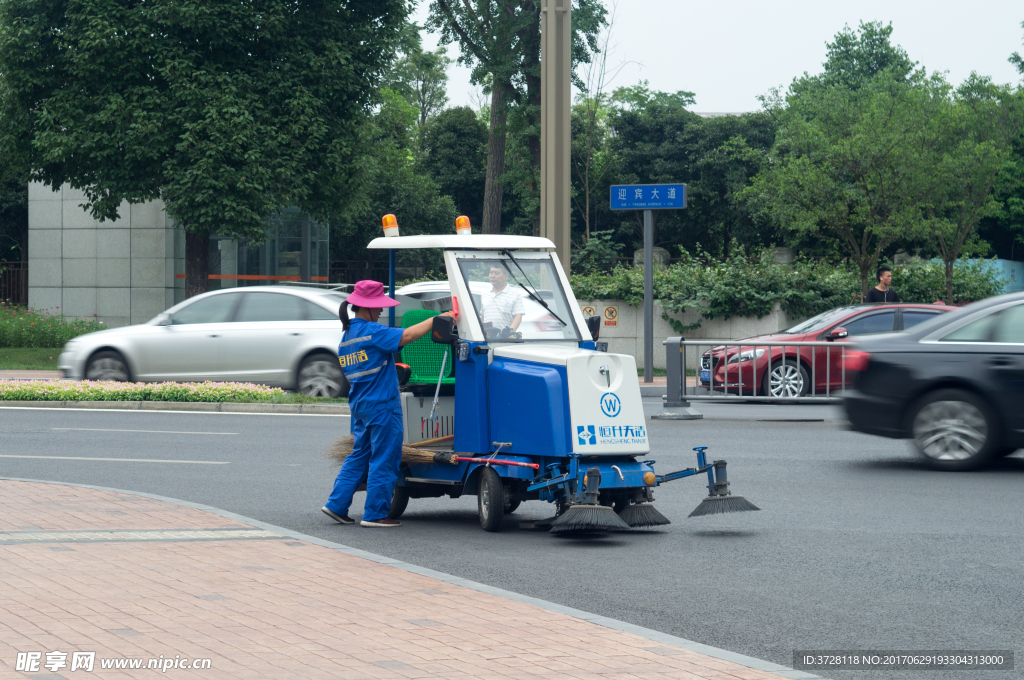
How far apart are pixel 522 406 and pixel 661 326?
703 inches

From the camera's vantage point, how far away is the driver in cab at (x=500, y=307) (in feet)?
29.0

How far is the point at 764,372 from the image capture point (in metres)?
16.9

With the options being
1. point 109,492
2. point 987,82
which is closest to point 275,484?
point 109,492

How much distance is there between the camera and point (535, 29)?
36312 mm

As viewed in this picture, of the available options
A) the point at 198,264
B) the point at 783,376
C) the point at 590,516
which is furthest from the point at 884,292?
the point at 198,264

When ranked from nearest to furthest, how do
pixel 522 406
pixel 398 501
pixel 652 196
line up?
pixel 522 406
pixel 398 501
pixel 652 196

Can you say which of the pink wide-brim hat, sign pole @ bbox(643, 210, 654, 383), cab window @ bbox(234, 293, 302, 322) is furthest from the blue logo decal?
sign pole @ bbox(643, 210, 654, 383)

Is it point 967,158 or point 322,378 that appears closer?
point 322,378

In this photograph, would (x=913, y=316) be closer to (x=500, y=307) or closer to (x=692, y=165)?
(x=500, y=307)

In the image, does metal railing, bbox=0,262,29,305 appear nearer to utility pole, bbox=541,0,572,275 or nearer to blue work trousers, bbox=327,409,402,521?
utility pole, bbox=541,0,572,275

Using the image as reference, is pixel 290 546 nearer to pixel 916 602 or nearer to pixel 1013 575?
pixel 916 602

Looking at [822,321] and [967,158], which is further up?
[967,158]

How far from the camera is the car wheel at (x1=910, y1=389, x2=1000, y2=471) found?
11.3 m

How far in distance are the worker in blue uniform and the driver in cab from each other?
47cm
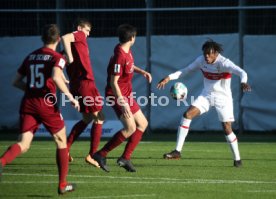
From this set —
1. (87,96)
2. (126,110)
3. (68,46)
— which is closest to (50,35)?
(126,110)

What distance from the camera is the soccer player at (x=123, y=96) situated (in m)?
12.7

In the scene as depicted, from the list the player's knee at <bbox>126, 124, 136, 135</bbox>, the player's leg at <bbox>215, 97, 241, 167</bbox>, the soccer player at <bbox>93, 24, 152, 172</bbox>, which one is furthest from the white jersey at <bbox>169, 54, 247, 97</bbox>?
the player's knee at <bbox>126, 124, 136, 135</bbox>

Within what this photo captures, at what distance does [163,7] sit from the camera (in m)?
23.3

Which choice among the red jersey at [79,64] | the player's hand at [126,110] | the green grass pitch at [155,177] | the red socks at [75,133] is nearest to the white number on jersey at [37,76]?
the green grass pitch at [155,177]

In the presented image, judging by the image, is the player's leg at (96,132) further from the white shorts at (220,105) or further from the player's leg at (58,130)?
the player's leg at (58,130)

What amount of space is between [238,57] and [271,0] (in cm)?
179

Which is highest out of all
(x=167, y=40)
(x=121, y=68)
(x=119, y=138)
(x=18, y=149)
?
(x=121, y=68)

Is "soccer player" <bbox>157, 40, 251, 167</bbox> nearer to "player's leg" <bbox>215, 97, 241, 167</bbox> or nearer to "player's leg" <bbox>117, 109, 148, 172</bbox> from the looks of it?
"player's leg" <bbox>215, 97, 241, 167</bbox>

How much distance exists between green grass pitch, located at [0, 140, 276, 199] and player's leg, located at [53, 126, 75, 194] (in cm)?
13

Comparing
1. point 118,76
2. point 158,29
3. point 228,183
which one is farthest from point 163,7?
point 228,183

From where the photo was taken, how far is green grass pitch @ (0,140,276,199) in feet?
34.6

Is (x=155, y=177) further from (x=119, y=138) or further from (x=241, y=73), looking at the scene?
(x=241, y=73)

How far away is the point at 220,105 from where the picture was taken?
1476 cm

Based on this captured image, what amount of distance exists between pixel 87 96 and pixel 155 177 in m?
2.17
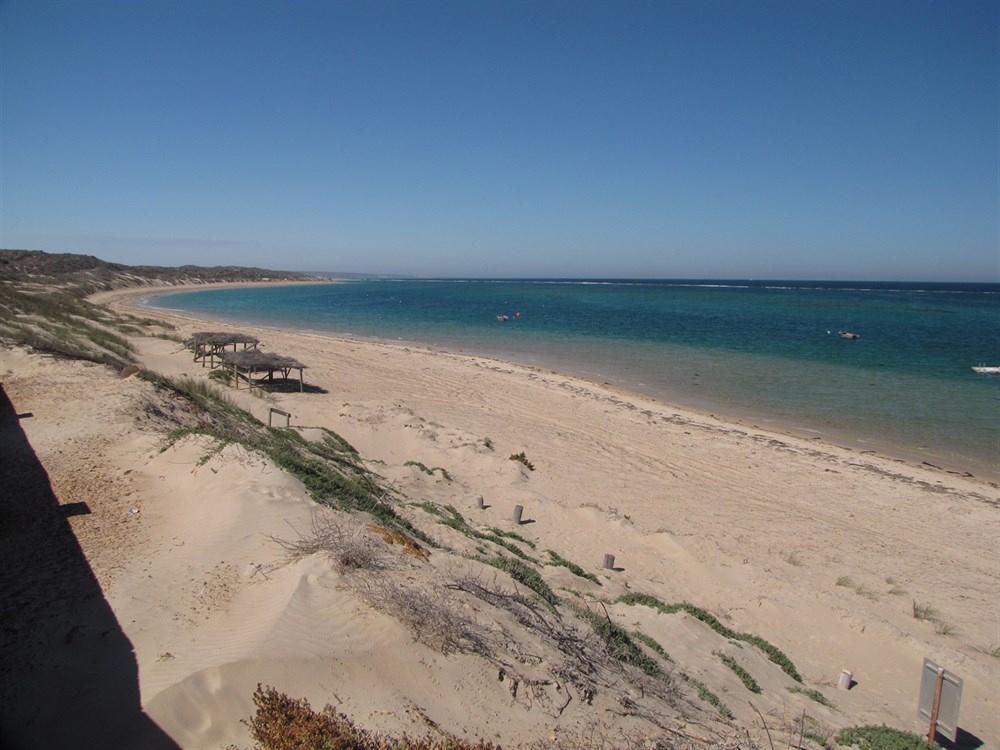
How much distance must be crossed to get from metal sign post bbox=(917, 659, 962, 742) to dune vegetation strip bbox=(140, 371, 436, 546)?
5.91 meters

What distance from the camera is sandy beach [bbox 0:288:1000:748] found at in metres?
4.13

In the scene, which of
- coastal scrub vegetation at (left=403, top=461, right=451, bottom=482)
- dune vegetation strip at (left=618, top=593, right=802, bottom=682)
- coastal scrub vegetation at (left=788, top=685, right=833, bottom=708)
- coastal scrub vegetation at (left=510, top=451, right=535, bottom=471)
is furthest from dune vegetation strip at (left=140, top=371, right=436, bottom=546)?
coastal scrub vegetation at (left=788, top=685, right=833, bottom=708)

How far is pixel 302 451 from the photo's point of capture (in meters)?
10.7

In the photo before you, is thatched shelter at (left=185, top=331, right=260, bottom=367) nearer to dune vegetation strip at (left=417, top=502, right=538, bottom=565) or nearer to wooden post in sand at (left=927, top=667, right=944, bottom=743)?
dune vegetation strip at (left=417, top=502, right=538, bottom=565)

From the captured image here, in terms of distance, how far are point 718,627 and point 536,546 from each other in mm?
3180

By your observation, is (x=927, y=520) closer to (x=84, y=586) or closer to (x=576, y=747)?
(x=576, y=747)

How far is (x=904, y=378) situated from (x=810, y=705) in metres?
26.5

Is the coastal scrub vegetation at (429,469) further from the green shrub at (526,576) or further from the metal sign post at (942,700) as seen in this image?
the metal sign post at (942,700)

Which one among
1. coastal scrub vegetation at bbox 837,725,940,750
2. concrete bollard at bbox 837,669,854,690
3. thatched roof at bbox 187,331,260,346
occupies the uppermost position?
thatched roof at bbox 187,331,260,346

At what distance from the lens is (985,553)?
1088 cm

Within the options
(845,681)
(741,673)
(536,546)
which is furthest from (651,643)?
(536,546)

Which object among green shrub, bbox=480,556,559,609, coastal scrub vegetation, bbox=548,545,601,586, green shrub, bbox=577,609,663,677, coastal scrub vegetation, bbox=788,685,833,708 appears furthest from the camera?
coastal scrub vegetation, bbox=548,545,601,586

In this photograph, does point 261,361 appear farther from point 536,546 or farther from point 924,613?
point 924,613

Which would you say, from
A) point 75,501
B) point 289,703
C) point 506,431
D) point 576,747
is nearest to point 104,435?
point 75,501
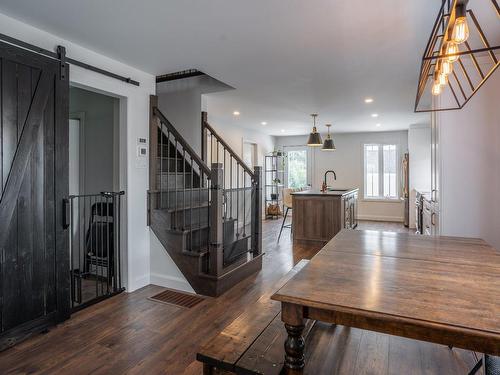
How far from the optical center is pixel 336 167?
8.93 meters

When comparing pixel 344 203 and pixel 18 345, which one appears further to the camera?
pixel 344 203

==

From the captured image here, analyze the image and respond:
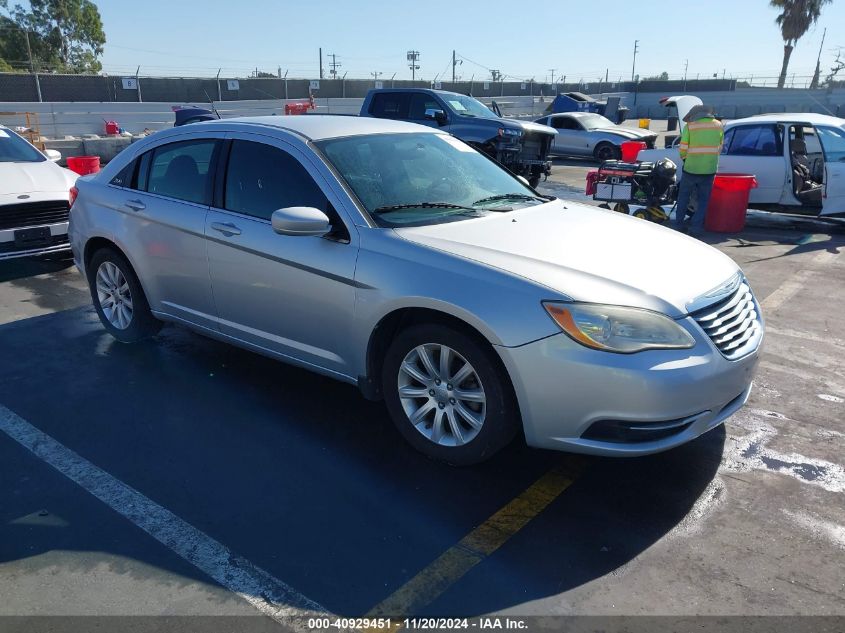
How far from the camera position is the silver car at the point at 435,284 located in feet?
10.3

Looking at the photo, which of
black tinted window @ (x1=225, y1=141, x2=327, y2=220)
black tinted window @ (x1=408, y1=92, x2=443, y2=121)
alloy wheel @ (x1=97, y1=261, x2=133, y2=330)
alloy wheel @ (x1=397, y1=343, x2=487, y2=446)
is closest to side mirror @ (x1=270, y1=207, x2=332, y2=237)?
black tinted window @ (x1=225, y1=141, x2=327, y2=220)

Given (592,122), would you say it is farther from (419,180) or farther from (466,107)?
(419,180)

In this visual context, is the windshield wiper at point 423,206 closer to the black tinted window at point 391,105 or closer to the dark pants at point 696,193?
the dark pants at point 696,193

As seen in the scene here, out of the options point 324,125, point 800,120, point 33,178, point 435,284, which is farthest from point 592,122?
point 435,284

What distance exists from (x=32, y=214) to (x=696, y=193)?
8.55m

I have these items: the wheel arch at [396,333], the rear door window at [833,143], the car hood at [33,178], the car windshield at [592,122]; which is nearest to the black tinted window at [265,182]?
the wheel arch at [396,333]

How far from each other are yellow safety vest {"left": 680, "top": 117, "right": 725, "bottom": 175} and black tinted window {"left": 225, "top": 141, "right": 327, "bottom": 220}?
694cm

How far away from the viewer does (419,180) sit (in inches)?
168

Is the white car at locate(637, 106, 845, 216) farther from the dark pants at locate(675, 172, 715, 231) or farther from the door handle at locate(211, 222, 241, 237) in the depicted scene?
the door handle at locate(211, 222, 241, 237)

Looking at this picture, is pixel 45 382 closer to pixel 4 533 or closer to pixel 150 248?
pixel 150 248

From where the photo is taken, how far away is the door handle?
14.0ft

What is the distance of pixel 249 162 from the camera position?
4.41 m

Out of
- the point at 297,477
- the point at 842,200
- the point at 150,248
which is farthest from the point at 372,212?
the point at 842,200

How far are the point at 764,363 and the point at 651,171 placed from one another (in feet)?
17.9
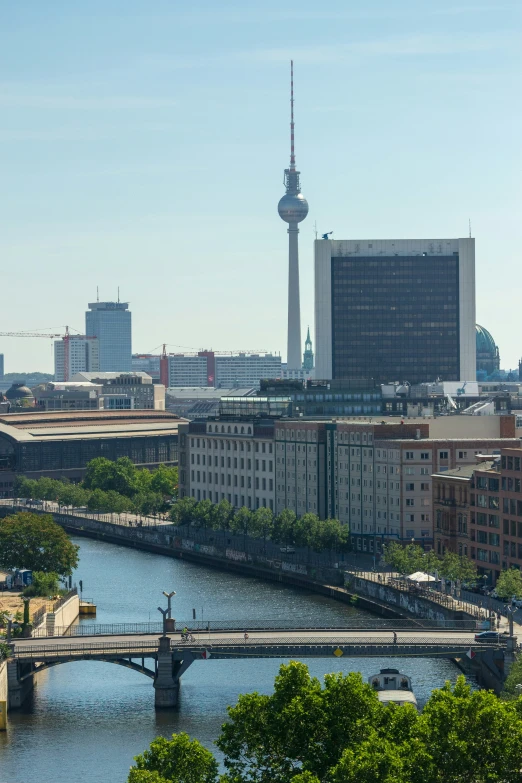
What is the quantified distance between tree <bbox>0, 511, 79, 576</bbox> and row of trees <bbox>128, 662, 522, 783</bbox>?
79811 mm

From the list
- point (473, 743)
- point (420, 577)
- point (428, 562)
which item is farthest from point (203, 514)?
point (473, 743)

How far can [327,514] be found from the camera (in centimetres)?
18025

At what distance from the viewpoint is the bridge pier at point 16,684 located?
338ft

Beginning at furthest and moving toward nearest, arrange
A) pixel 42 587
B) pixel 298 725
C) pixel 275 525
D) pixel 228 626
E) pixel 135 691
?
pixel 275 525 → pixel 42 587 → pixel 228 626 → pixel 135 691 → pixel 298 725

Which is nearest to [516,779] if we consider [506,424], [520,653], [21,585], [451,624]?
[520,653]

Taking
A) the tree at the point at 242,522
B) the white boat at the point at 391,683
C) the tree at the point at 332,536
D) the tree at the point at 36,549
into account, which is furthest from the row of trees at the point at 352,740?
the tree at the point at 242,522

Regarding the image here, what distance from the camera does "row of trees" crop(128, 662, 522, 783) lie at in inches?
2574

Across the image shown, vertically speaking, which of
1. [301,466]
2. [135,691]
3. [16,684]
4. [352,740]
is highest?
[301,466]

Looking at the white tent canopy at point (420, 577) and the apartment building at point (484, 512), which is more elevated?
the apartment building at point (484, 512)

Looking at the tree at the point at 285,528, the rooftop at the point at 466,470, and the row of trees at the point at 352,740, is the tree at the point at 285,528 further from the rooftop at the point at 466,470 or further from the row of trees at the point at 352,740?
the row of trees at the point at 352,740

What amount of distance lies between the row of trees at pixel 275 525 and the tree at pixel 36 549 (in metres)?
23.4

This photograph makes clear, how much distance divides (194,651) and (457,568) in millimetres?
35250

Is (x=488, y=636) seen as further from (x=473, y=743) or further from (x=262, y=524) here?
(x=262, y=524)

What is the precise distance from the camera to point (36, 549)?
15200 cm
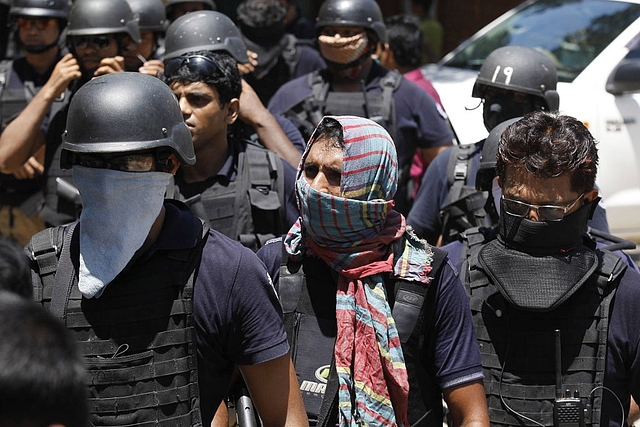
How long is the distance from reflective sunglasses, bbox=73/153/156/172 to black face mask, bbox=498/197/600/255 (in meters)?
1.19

» Task brief
List every line in the rows above that contains the word "inches", copying each line in full. Count only matches with the same capitalization.

» Result for this exercise
703 inches
How far away from the viewer does (419,180) sit (in inches)?
Regarding the image here, what distance from the camera does "row of trees" crop(128, 662, 522, 783) lie at in inches?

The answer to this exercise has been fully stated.